The entire data were categorized into four groups depending on the location of ischemic lesion: basal ganglia & thalamus (n=10), cerebral hemisphere (n=11), pons (n=5), and cerebellum (n=2). A total of 28 ROIs for the ischemic lesion and their corresponding contralateral normal brain tissue were drawn from 27 patients. The mean and standard deviation of conductivity were calculated from the ROIs and compared between the lesion and the contralateral brain tissue using a paired t-test. The conductivity values in the lesion and contralateral brain were compared between different groups using an unpaired t-test.

RESULTS and DISCUSSION

For the entire dataset, the ischemic lesion demonstrated a significantly higher mean conductivity value (0.93 ± 0.097 S/m) than the contralateral brain tissue (0.83 ± 0.095 S/m, p=0.00004). This pattern, however, was specific to the location of the infarct. Both basal ganglia & thalamus and cerebral hemisphere demonstrated significantly higher levels of conductivity (0.88 ± 0.1 S/m and 0.97 ± 0.097 S/m, respectively) than their corresponding contralateral normal brain tissues (0.78 ± 0.093 S/m, p=0.00009 for basal ganglia & thalamus and 0.83 ± 0.046 S/m, p=0.0008 for cerebral hemisphere, respectively). In contrast, the mean conductivity values were comparable between the lesion and the contralateral brain tissue in pons and cerebellum. The mean conductivity values for the lesion and the contralateral brain tissue in each region of the brain are shown in Figure 1.
Figure 2 shows DWI, b-FFE images and the corresponding conductivity map from a 54-year-old male who had ischemic stroke in cerebral hemisphere. The infarct lesion demonstrated a higher conductivity value compared to the contralateral brain tissue. A 73-year-old male with ischemic infarction in cerebellum is shown in figure 3. The lesion exhibited a lower conductivity value compared to the contralateral brain tissue.
Figure 4 shows the comparison of conductivity value between different parts of the brain. The mean conductivity values between basal ganglia & thalamus and cerebral hemisphere were significantly different (p=0.05), while the level of conductivity in pons and cerebellum were similar to those in basal ganglia & thalamus, cerebral hemisphere, and the combined region of these two locations (Fig 4a). Interestingly, the levels of conductivity were significantly different between the contralateral normal tissue of supra- and infra-tentorial brains.
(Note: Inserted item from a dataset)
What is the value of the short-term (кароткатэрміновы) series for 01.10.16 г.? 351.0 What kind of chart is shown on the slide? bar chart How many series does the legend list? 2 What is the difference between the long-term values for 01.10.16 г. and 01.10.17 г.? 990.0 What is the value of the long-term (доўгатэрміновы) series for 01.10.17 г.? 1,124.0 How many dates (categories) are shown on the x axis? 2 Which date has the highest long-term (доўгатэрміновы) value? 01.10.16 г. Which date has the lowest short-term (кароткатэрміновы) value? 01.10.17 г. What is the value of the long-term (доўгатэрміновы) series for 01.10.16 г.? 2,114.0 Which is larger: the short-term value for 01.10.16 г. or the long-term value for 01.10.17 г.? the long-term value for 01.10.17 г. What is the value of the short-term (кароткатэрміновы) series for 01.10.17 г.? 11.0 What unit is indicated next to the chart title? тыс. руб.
The mean conductivity in the contralateral brain tissue of the combined basal ganglia & thalamus and cerebral hemisphere (0.80 ± 0.07 S/m) were significantly lower than that of combined pons and cerebellum (0.92 ± 0.1 S/m, p=0.003).

CONCLUSION

We demonstrate the feasibility of obtaining conductivity using EPT from patients with stroke. The comparison of conductivity values in different parts of the brain revealed that the ischemic lesion exhibited significantly higher conductivity values than the contralateral brain tissue in the cerebral brain, while the pons and cerebellum showed similar levels of conductivity values between the ischemic lesion and the contralateral brain tissue. The levels of conductivity value appeared to be specific to regions. The infratentorial normal brain exhibited a significantly higher level of conductivity than the supratentorial brain. In addition, the levels of conductivity were significantly different between the ischemic lesions of basal ganglia & thalamus and cerebral hemisphere. The results from this study warrant further investigation of this method with the broader range of patients with stroke.

Acknowledgements

This study was supported by the Ministry of Education, Republic of Korea (2019R1I1A3A01059201).